Multi-scale characterization of aging-induced evolution in physicochemical properties and adhesion behavior at asphalt-aggregate interfaces
摘要
This study employed a multi-scale approach to investigate the impact of aging on the physicochemical composition and interfacial adhesion behavior within asphalt-aggregate systems. Combining laboratory experiments with molecular dynamics (MD) simulations, it systematically characterized the evolution of virgin asphalt, short-term and long-term aged asphalt. The experimental techniques included saturate, aromatic, resin, and asphaltene (SARA) fractionation, gel permeation chromatography (GPC), elemental analysis, and atomic force microscopy (AFM).

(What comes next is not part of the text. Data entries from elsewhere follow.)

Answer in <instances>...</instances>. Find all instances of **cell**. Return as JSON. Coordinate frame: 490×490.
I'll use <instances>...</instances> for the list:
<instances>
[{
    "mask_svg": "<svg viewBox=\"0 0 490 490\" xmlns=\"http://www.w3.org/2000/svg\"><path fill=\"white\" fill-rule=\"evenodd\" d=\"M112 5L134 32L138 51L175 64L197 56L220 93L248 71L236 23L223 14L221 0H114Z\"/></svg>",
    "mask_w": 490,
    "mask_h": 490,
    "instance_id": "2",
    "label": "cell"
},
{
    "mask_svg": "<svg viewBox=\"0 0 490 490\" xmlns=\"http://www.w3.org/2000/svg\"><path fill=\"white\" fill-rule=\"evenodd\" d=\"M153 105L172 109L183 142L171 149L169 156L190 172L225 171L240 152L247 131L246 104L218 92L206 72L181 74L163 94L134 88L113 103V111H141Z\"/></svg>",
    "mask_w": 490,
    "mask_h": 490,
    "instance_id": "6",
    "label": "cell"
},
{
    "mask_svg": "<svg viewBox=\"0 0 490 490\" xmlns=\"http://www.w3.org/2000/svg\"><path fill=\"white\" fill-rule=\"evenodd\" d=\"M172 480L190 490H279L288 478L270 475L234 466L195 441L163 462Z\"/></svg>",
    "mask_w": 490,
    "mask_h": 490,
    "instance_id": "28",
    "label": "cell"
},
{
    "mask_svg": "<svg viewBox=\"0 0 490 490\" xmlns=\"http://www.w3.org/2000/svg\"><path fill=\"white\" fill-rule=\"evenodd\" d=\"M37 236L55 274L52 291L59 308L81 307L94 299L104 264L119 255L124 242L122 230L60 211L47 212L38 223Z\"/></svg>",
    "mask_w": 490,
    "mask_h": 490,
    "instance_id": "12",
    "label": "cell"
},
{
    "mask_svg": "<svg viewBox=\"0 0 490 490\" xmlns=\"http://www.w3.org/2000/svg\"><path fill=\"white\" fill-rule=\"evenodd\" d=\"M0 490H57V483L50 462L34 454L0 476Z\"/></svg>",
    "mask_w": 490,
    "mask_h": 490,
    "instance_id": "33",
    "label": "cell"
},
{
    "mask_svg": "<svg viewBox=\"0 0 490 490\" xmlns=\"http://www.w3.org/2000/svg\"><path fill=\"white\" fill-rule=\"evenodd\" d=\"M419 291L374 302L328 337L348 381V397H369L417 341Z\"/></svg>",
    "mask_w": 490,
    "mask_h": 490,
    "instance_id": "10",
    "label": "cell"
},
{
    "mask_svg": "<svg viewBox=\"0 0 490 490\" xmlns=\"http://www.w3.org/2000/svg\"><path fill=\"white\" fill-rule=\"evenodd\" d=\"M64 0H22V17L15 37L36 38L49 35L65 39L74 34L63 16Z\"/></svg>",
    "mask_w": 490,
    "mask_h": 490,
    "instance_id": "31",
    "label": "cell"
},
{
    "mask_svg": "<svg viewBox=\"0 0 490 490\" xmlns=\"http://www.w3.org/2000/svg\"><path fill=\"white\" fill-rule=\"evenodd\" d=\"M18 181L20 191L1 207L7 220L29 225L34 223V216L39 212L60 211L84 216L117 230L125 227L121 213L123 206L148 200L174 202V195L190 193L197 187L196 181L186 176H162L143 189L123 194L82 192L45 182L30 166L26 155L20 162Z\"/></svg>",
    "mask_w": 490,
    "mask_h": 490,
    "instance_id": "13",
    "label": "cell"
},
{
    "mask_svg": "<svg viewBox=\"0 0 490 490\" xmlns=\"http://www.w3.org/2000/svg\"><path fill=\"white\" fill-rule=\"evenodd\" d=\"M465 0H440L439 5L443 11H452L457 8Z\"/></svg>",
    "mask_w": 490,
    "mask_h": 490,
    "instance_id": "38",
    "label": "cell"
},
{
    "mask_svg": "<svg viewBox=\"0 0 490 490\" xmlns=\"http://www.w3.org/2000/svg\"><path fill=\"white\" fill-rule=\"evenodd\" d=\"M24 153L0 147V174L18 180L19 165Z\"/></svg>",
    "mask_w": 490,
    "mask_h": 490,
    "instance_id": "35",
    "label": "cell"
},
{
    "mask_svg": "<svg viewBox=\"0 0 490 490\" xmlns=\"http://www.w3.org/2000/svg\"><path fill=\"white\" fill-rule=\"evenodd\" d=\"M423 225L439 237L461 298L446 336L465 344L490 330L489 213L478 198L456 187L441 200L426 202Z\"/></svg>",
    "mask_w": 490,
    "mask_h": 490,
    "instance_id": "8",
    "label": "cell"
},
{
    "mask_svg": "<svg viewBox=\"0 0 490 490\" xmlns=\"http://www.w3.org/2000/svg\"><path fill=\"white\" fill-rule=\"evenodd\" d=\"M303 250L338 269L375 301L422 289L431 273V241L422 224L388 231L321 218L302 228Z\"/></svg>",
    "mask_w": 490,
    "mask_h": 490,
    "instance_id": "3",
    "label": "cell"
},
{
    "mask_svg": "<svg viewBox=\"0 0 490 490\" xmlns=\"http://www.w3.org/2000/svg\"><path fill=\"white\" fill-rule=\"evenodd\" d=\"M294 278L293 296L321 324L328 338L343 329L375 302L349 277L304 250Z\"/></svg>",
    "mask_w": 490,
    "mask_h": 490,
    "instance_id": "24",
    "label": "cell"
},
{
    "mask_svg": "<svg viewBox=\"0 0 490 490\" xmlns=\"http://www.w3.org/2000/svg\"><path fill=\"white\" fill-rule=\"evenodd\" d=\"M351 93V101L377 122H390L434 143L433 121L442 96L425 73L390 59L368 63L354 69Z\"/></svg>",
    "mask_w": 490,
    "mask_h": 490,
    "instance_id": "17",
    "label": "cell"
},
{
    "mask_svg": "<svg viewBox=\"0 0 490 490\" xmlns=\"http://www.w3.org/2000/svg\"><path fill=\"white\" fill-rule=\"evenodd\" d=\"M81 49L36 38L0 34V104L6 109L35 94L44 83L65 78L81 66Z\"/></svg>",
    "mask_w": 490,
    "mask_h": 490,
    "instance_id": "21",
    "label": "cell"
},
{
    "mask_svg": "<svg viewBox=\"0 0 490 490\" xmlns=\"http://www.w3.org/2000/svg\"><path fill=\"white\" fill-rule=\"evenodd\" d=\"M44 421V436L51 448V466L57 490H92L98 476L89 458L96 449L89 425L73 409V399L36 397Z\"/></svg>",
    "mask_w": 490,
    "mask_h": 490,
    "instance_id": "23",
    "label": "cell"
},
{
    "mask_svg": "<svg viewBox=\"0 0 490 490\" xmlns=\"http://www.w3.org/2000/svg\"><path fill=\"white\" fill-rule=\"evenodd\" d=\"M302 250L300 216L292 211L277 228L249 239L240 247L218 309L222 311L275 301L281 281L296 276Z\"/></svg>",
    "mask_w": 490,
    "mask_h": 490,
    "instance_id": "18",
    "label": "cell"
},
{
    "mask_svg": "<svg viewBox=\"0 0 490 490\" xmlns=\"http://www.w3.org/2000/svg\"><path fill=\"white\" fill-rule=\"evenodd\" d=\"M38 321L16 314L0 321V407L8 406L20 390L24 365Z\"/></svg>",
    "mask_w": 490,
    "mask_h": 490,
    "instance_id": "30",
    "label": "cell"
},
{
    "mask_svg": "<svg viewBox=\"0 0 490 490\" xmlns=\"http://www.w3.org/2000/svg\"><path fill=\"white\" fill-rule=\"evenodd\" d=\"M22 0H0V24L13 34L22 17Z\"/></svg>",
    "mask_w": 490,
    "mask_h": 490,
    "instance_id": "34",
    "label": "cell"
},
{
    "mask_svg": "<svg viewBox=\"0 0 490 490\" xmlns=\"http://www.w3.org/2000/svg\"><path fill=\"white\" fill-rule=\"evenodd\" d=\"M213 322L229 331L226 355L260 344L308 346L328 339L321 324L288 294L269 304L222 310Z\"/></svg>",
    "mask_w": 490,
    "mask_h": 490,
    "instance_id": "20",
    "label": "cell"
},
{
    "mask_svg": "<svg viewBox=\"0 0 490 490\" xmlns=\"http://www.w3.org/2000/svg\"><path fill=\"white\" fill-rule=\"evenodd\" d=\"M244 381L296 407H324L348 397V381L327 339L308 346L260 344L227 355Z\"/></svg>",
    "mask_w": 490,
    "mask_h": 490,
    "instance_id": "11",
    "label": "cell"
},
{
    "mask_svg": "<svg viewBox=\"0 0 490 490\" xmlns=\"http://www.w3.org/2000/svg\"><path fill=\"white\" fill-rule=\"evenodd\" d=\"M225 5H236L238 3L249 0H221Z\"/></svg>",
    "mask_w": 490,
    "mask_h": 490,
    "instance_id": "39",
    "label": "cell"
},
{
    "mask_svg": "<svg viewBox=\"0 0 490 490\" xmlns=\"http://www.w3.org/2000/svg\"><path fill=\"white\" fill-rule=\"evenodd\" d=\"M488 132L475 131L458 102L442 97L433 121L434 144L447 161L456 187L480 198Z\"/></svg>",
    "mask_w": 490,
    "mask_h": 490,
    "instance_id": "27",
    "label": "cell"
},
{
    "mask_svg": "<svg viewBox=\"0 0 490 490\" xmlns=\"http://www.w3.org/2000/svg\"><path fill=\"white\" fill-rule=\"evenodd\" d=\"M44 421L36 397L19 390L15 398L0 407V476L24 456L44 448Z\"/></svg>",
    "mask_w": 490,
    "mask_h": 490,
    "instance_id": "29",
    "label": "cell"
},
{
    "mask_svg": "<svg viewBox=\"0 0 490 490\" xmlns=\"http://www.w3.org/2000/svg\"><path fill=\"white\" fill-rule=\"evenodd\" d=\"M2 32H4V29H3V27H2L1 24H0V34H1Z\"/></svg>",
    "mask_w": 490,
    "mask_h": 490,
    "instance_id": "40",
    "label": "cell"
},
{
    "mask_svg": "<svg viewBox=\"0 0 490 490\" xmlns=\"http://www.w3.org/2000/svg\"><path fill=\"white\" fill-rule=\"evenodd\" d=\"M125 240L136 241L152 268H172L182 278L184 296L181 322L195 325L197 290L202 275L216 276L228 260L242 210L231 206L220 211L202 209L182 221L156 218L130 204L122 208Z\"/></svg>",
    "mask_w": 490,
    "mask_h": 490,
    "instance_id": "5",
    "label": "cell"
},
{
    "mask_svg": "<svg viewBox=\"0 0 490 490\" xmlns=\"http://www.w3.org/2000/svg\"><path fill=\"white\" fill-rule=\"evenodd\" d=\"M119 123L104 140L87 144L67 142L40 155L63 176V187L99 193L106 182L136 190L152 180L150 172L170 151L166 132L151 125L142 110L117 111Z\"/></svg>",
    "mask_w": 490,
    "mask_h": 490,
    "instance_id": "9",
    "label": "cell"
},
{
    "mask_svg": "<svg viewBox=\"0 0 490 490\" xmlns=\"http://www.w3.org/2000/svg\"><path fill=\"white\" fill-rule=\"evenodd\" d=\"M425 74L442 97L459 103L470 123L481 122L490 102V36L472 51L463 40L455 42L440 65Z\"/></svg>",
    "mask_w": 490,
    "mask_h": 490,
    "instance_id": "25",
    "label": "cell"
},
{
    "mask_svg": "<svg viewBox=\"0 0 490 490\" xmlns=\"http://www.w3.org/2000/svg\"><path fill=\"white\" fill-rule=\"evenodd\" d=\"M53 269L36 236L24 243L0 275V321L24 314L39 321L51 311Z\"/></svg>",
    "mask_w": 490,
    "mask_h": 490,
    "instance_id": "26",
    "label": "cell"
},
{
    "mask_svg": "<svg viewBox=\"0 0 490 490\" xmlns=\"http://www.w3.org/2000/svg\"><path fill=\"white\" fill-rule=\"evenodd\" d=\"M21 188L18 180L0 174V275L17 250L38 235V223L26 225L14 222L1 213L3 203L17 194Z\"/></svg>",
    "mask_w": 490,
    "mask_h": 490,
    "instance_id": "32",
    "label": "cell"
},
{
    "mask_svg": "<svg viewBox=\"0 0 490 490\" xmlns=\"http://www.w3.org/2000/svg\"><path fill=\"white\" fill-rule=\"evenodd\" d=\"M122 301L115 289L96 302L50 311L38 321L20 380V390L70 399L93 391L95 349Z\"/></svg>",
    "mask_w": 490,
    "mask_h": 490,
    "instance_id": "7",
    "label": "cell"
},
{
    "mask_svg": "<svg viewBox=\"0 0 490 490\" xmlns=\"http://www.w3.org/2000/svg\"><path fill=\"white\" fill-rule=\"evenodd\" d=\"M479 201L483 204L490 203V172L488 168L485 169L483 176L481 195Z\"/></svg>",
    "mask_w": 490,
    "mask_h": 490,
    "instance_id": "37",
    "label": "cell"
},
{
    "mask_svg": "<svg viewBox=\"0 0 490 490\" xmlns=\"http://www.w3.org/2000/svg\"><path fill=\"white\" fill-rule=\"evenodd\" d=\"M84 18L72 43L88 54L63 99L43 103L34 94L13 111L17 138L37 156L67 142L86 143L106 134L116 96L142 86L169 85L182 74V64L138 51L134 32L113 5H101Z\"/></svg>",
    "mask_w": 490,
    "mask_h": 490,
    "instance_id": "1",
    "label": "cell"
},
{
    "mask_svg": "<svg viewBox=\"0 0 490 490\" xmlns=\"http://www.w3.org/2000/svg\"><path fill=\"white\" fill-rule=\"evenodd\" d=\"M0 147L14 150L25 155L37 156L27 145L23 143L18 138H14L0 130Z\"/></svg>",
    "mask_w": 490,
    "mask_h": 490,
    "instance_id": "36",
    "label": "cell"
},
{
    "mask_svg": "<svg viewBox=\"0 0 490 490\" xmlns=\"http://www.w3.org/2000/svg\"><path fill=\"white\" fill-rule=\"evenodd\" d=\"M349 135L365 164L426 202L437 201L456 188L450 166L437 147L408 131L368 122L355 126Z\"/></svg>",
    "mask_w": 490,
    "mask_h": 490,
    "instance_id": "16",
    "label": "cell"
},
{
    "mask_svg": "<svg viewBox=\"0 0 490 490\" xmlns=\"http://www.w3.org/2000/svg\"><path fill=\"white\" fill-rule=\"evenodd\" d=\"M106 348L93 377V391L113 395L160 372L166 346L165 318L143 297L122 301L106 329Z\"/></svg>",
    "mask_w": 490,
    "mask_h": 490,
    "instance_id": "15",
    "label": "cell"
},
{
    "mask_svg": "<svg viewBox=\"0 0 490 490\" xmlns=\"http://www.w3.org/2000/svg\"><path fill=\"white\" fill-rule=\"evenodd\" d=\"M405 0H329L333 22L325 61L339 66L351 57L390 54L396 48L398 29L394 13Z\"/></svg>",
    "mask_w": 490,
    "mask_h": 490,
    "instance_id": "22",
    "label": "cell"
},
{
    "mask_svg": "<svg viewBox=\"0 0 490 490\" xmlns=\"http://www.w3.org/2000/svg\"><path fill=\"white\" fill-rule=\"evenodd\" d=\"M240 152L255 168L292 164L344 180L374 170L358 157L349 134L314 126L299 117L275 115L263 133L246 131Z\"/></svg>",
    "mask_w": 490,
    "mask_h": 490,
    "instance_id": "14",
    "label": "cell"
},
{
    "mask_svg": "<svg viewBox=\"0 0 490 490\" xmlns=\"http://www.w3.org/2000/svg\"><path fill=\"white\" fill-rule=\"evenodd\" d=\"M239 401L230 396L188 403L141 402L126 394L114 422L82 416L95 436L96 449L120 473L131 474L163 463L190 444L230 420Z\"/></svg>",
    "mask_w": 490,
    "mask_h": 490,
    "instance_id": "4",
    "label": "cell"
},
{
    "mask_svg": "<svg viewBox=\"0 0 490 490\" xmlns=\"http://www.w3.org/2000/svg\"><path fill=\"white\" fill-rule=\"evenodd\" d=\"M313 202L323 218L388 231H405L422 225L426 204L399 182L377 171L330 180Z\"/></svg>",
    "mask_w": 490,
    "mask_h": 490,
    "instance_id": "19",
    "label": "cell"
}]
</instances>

The results show oxidative aging promotes asphalt hardening through increased oxygen content and growth in large molecular-size fractions. Aggregates (albite, calcite) exhibit enhanced interfacial adhesion owing to intensified electrostatic interactions, with the adhesion work sequence being albite > calcite > quartz. These alkaline aggregates impose a greater inhibition effect on molecular diffusion. While short-term aging increased adhesion work (69.89% increase with albite) through enhanced molecular polarity and pull-off tensile strength (POTS) by 2.44–3.81%. Long-term aging caused POTS reductions of 3.74–8.55%, the further increase in simulated adhesion work unravels the underlying discrepancy between the molecular-scale adhesion energy and macroscopic mechanical behavior. Z-axis concentration profiles confirmed aging-induced accumulation of polar molecules towards aggregate surfaces, with higher aggregation density on albite than quartz, providing a molecular-scale explanation for reinforced interfaces from a mobility perspective. This study bridges molecular-scale mechanisms with macroscopic performance, providing insights for optimizing asphalt-aggregate interfaces in pavement durability.